Required work ▸ Scanning the entries below, copy every line that contains the word "Little".

[[ Material supplied, beginning ]]

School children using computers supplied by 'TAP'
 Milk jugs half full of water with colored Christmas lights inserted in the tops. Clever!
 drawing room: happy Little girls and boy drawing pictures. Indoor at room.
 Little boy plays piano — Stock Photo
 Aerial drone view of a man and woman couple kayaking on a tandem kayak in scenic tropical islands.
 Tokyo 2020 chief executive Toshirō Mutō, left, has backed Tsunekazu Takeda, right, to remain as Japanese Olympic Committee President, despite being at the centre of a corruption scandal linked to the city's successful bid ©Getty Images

[[ Material supplied, end ]]

Answer ▸
 drawing room: happy Little girls and boy drawing pictures. Indoor at room.
 Little boy plays piano — Stock Photo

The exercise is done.